3. La construction d’objets communs
a. Méthodologie comparée et croisée des sciences historiques, de l’histoire culturelle et de la psychanalyse [émotions, rêves comme objets partagés de connaissance…]
b. Les langages disciplinaires, les savoirs et les pratiques :
i. psychothérapie comme acte clinique et culturel ;
ii. culture, symptôme et représentations ;
iii. utilisation des sciences sociales et de l’histoire dans la pratique clinique ;
iv. adoption par les historien.nes de certains concepts comme acte manqué, pulsion, passage à l’acte, retour du refoulé, surmoi, tabou ou trauma ;
v. perceptions par les psychanalystes de la profession d’historien.ne, ou de notions propres à la discipline historique (événement, anachronisme, passé…).
c. Sur les conceptions du temps en histoire et en psychanalyse (l’usage du concept de refoulement, l’image de la résurgence en histoire etc.) 
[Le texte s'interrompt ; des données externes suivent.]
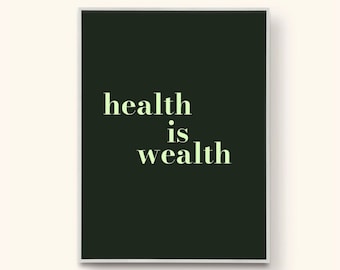 Health is Wealth print, inspirational wall art, Balance DIGITAL DOWNLOAD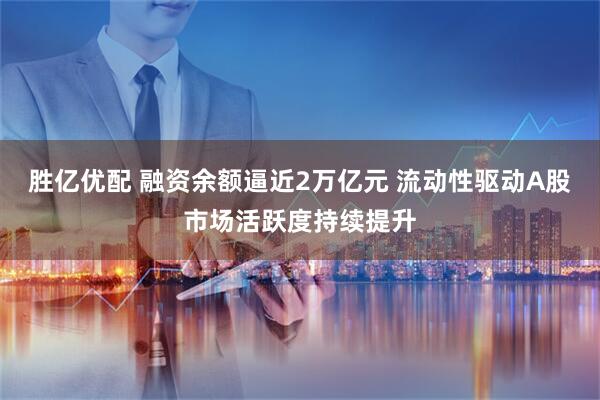 胜亿优配 融资余额逼近2万亿元 流动性驱动A股市场活跃度持续提升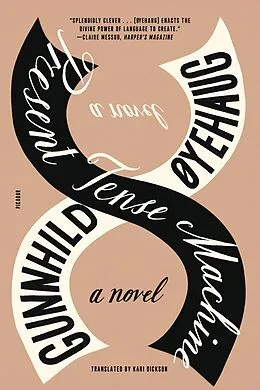 E-Book (epub) Present Tense Machine von Gunnhild Øyehaug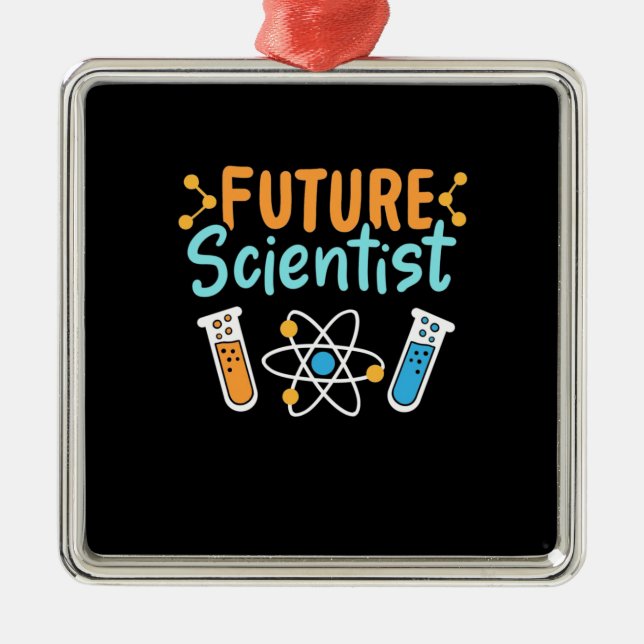 Scientist Gift | Future Scientist Metal Ornament (Front)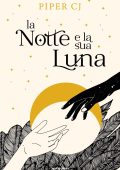Piper CJ - La notte e la sua luna (2023)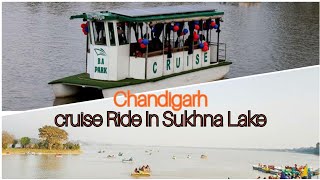 cruise ride in sukhna lake Chandigarh | Chandigarh the city Beautiful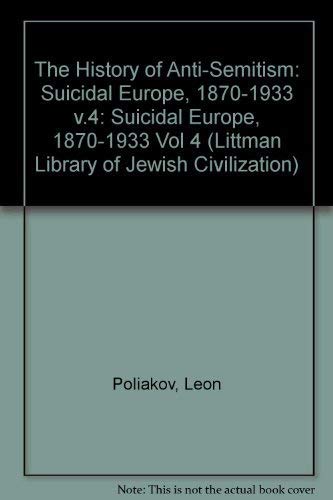 Beispielbild fr The History of Anti-Semitism: Suicidal Europe, 1870-1933 v.4 (The Littman Library of Jewish Civilization) zum Verkauf von WorldofBooks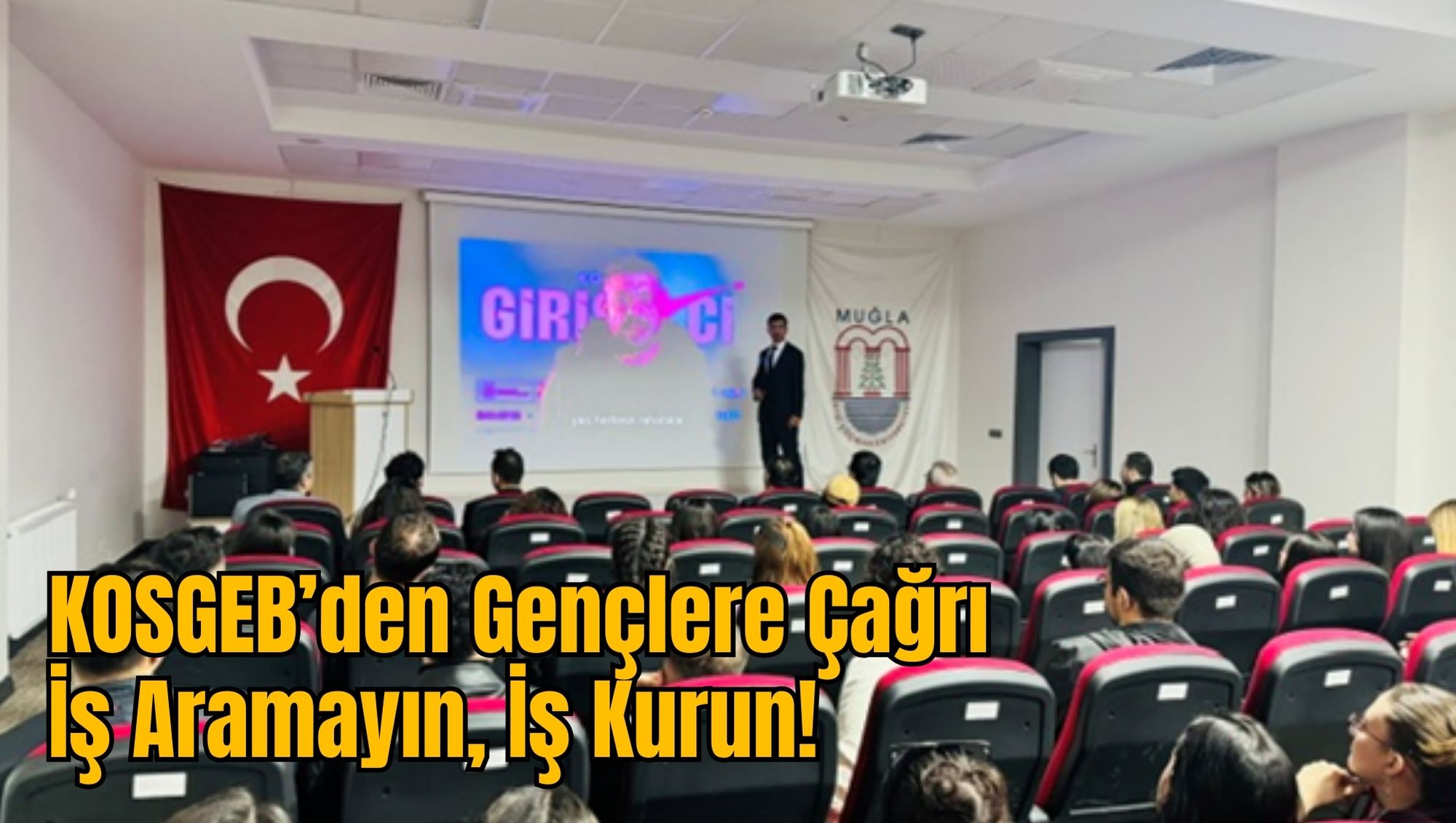 KOSGEB’den Gençlere Çağrı: İş Aramayın, İş Kurun!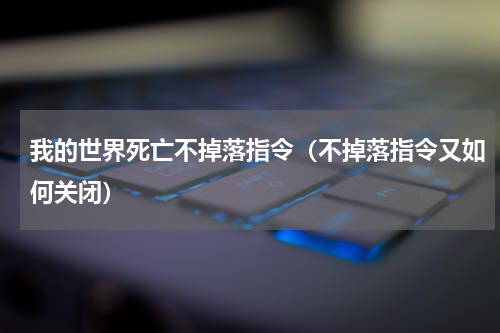 我的世界死亡不掉落指令（不掉落指令又如何关闭）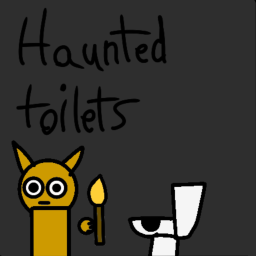 The hunted toiliets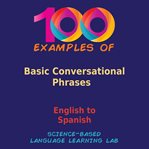 100 Examples of Basic Conversational Phrases : English to Spanish cover image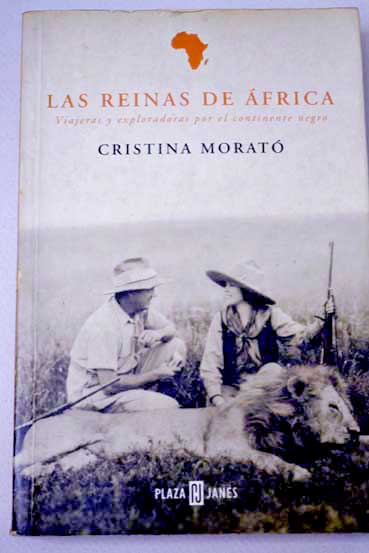 Las reinas de frica viajeras y exploradoras por el continente negro / Cristina Morat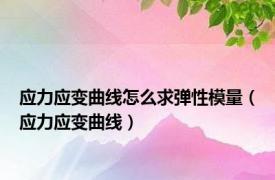 应力应变曲线怎么求弹性模量（应力应变曲线）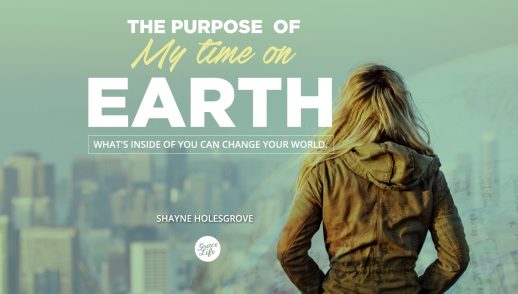 The Purpose Of Your Time On Earth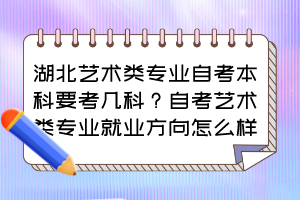 湖北藝術(shù)類專業(yè)自考本科要考幾科？自考藝術(shù)類專業(yè)就業(yè)方向怎么樣？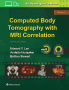 Computed Body Tomography with MRI Correlation. Edition Fifth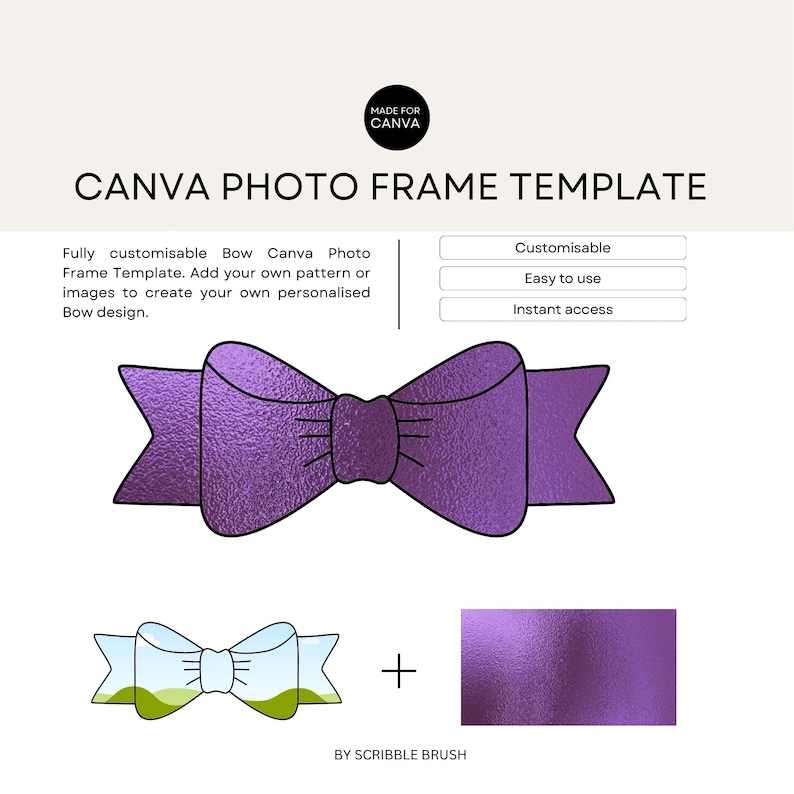May include: Purple bow photo frame template for Canva. The template features a purple bow with a textured metallic finish. The bow is outlined in black. The text "MADE FOR CANVA" is in a circle at the top of the image. The text "CANVA PHOTO FRAME TEMPLATE" is in large letters at the top of the image. The text "Fully customisable Bow Canva Photo Frame Template. Add your own pattern or images to create your own personalised Bow design." is below the image of the bow. The text "Customisable", "Easy to use", and "Instant access" are in white boxes below the text. The text "BY SCRIBBLE BRUSH" is at the bottom of the image.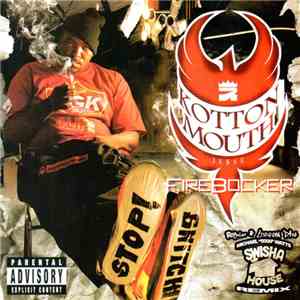 Kottonmouth Jesse - Firebocker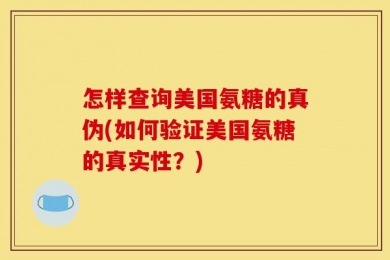 怎样查询美国氨糖的真伪(如何验证美国氨糖的真实性？)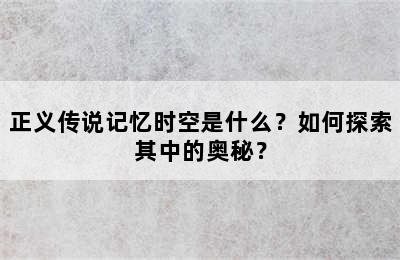 正义传说记忆时空是什么？如何探索其中的奥秘？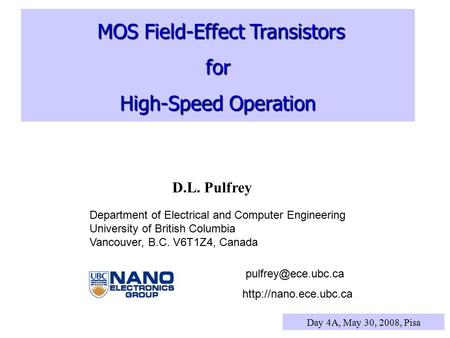 MOS Field-Effect Transistors MOS Field-Effect Transistorsfor High-Speed Operation D.L. Pulfrey Department of Electrical and Computer Engineering University.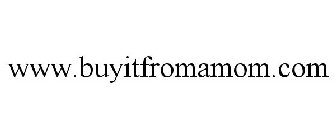 WWW.BUYITFROMAMOM.COM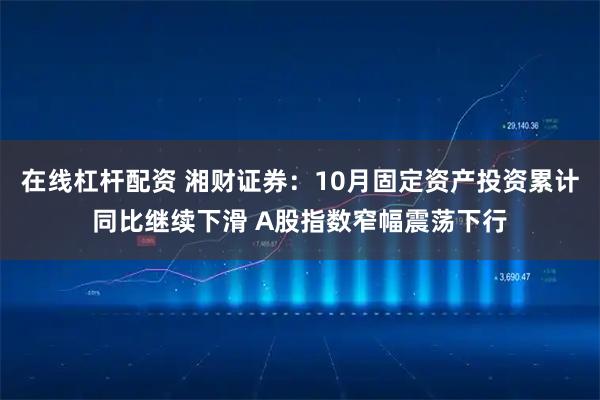 在线杠杆配资 湘财证券:10月固定资产投资累计同比继续下滑 A股指数窄幅震荡下行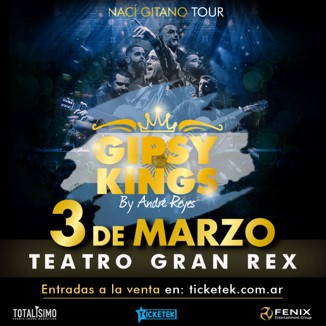 Gipsy Kings regresa a Buenos Aires presentando: 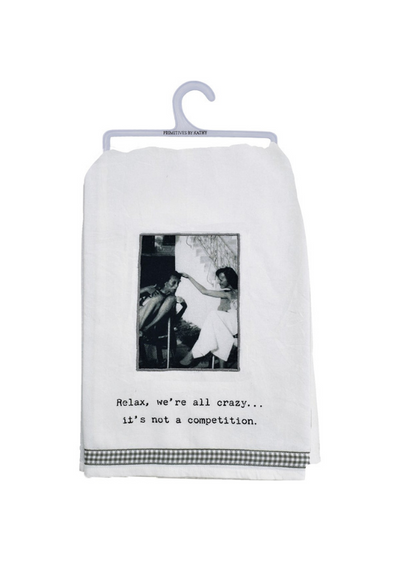KITCHEN TOWEL - WE'RE ALL CRAZY NOT A COMPETITION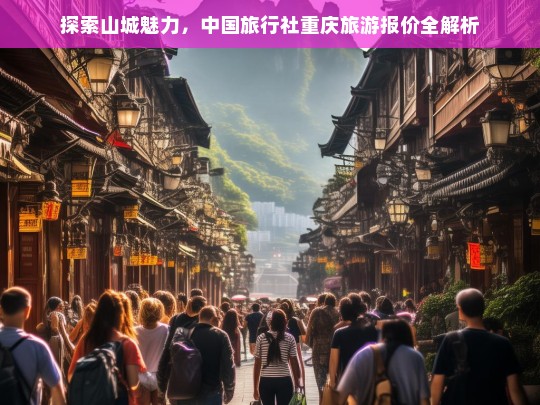 中国旅行社重庆旅游报价全解析，探索山城魅力的最佳选择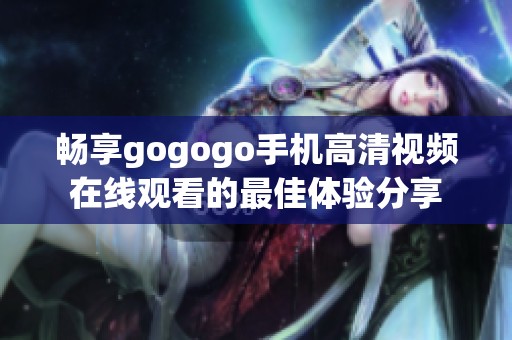 畅享gogogo手机高清视频在线观看的最佳体验分享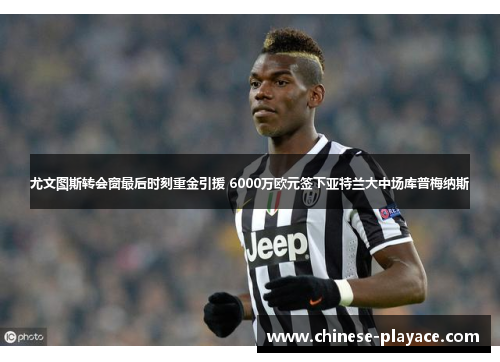 尤文图斯转会窗最后时刻重金引援 6000万欧元签下亚特兰大中场库普梅纳斯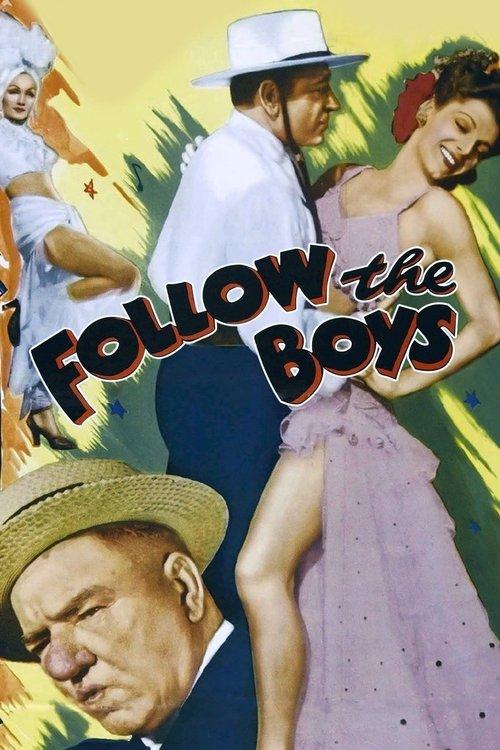 Follow the Boys filmas online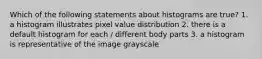 Which of the following statements about histograms are true? 1. a histogram illustrates pixel value distribution 2. there is a default histogram for each / different body parts 3. a histogram is representative of the image grayscale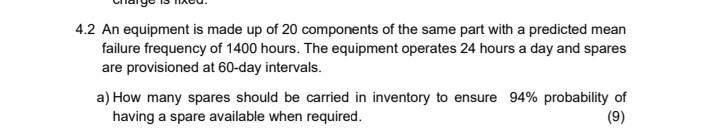 please solve 4.2 An equipment is made up of 20
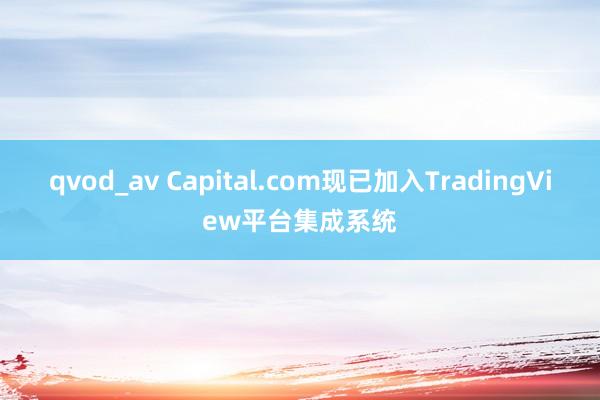 qvod_av Capital.com现已加入TradingView平台集成系统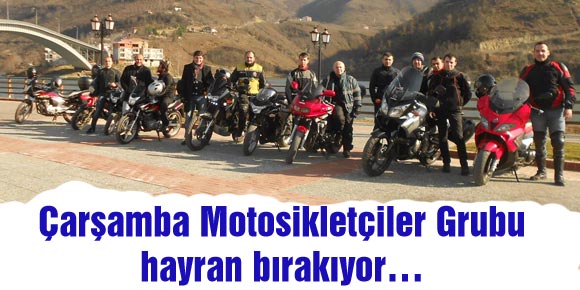 Çarşamba Motosikletçiler Grubu hayran bırakıyor…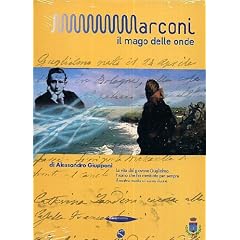 Marconi - Il Mago Delle Onde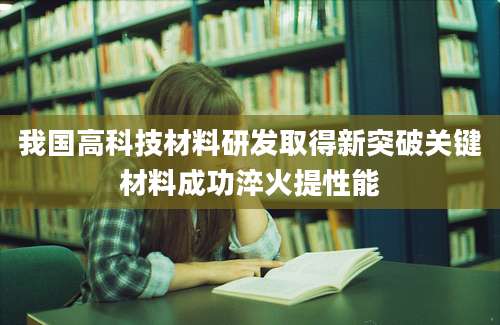 我国高科技材料研发取得新突破关键材料成功淬火提性能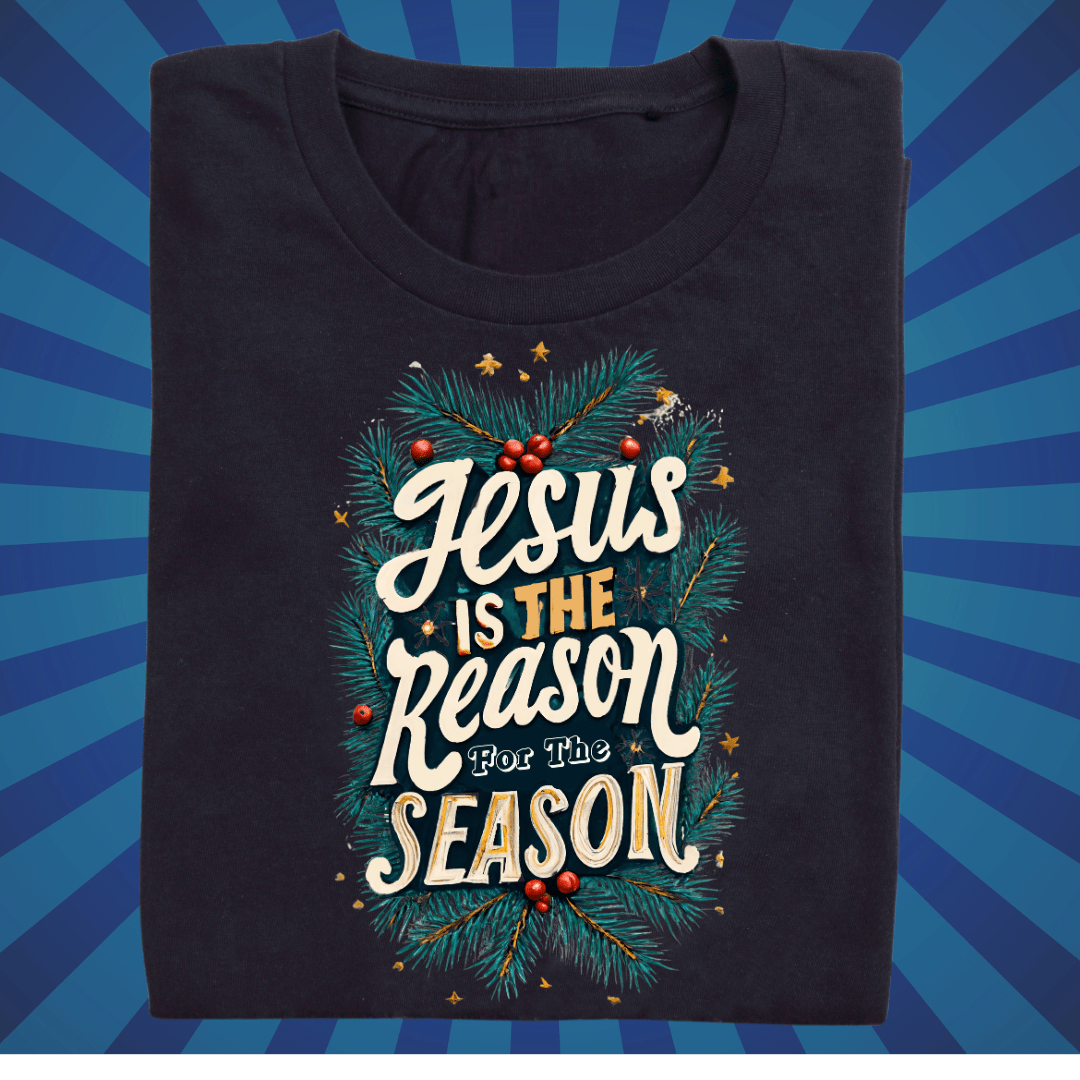 Jesus is the Reason for the Season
Objets/exemples de l’interaction histoire culturelle/psychanalyse

Il s’agira de solliciter des regards croisés, autant historiques que psychanalytiques, sur des exemples choisis dans différentes sphères de la vie politique, sociale et médiatique. Parmi eux, peuvent être cités :
1. Des événements politiques (la Révolution française, 1968, 2001…)
2. Des situations, catégories, groupes sociaux (ex : de la « passion de l’égalité » au totalitarisme) ; la technologisation du social (l’humain augmenté)
3. Globalisation, massification et culture : les processus de « déculturalisation »
4. Les questions de transmission : des pères aux fils, des mères aux filles
5. Hommes et femmes, inconscient et condition sexuelle
6. Barbarie et civilisation, processus de dé-civilisation (Elias)
 
Enjeux du lien et de la confrontation entre histoire et psychanalyse
1. Structure et histoire. Sur la mutation historique des modèles culturels et leur interprétation psychanalytique
2. La psychanalyse, les psychanalystes comme objets d’histoire et l’histoire, les historien.nes comme objets de la psychanalyse
3. Réceptions de la psychanalyse dans des contextes historiques et socio-culturels différents 

Coordination scientifique
Paul-Laurent Assoun (psychanalyste et philosophe)
Evelyne Cohen (Professeure émérite à l’ENSSIB-Université de Lyon)
Pascale Goetschel (Professeure à l’université Paris 1 Panthéon-Sorbonne) 

Modalités de soumission

Soumission d’un résumé (200-250 mots) et d’une notice bio-bibliographique avant le 31 janvier 2022

Notification aux auteur.es sélectionné.es : 10 février 2022

Soumission des articles complets (6000-9000 mots) : 30 avril 2022

Soumission finale (après prise en compte des expertises) : 30 juin 2022

Publication : 30 septembre 2022

Les résumés doivent être envoyés à :
revuedeladhc@gmail.com
evelyne.cohen@wanadoo.fr
pascale.goetschel@gmail.com
paullaurent.assoun@gmail.com
Procédure de sélection des textes

Les articles du dossier donnent lieu à un examen en comité de rédaction après une évaluation en double aveugle. Ils peuvent être rédigés en français ou en anglais. Ils pourront faire l’objet de demandes de modifications sur le fond comme sur la forme. Les auteurs valideront la dernière mouture de leur texte, dont ils seront considérés comme responsables. Les autres textes seront examinés par les membres des différentes rubriques et du comité de rédaction.

Les contributions attendues doivent adopter le mode français d’appel de note et peuvent être complétées par une bibliographie en fin d’article. Un résumé en français et en anglais ainsi que des mots clefs sont demandés. Les illustrations sont les bienvenues ; elles doivent être libres de droit.